**The exercise**
Rewrite the material below, replacing "stainless steel" with "brushed metal" everywhere and keeping every other line unchanged. Leave the pictures out of your answer.

[Excerpts from a spatial reasoning dataset]
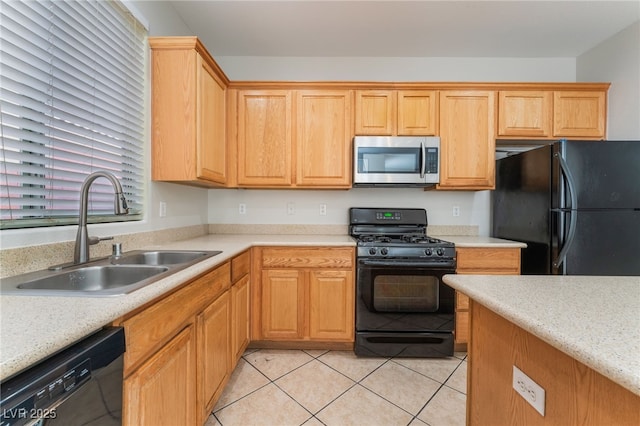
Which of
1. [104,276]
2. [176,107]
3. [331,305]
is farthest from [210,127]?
[331,305]

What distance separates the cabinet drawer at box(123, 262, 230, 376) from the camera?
842mm

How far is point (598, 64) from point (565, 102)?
1.81ft

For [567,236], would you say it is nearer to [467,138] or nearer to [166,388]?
[467,138]

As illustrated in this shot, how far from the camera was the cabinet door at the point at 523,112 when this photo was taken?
2.48 meters

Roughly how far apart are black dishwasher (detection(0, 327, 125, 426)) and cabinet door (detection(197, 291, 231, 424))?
56cm

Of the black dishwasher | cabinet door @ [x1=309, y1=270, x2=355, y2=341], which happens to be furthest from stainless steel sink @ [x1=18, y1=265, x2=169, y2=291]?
cabinet door @ [x1=309, y1=270, x2=355, y2=341]

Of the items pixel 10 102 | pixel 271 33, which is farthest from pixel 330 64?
pixel 10 102

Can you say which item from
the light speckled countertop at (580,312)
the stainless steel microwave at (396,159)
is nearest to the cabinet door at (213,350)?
the light speckled countertop at (580,312)

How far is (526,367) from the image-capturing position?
0.79 m

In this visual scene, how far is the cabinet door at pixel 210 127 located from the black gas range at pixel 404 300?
1.30 m

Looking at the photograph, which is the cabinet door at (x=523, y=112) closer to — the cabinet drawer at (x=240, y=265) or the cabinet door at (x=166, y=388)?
the cabinet drawer at (x=240, y=265)

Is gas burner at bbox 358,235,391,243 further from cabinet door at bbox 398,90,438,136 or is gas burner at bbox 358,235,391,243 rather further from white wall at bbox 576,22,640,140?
white wall at bbox 576,22,640,140

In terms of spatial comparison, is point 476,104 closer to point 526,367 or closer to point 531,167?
point 531,167

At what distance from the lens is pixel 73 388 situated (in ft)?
2.05
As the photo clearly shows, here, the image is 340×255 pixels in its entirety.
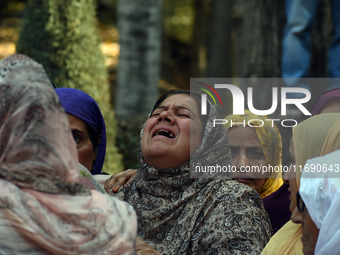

**Correct response**
Which of
1. [104,276]
2. [176,107]
3. [331,305]
is farthest from [210,127]?
[331,305]

What distance separates the cabinet drawer at box(123, 262, 230, 376) from the camera?
842mm

How far is point (598, 64) from point (565, 102)?
1.81ft

For [567,236], would you say it is nearer to [467,138] or nearer to [166,388]?
[467,138]

As illustrated in this shot, how far from the camera was the cabinet door at the point at 523,112 when this photo was taken?
2.48 meters

Roughly how far apart are black dishwasher (detection(0, 327, 125, 426)) and cabinet door (detection(197, 291, 231, 424))?
56cm

Of the black dishwasher | cabinet door @ [x1=309, y1=270, x2=355, y2=341], which happens to be furthest from brushed metal sink @ [x1=18, y1=265, x2=169, y2=291]?
cabinet door @ [x1=309, y1=270, x2=355, y2=341]

Of the items pixel 10 102 | pixel 271 33, which is farthest from pixel 330 64?
pixel 10 102

Can you say which item from
the light speckled countertop at (580,312)
the brushed metal microwave at (396,159)
is nearest to the cabinet door at (213,350)?
the light speckled countertop at (580,312)

How far is (526,367) from the image-capturing position?
0.79 m

In this visual scene, how far is the cabinet door at pixel 210 127 located from the black gas range at pixel 404 300?
1.30 m

Looking at the photograph, which is the cabinet door at (x=523, y=112) closer to — the cabinet drawer at (x=240, y=265) or the cabinet door at (x=166, y=388)?
the cabinet drawer at (x=240, y=265)

Is gas burner at bbox 358,235,391,243 further from cabinet door at bbox 398,90,438,136 or is gas burner at bbox 358,235,391,243 rather further from white wall at bbox 576,22,640,140?
white wall at bbox 576,22,640,140

In terms of spatial comparison, is point 476,104 closer to point 526,367 or closer to point 531,167?
point 531,167

At what distance from the lens is pixel 73 388 situated (in ft)?
2.05
As the photo clearly shows, here, the image is 340×255 pixels in its entirety.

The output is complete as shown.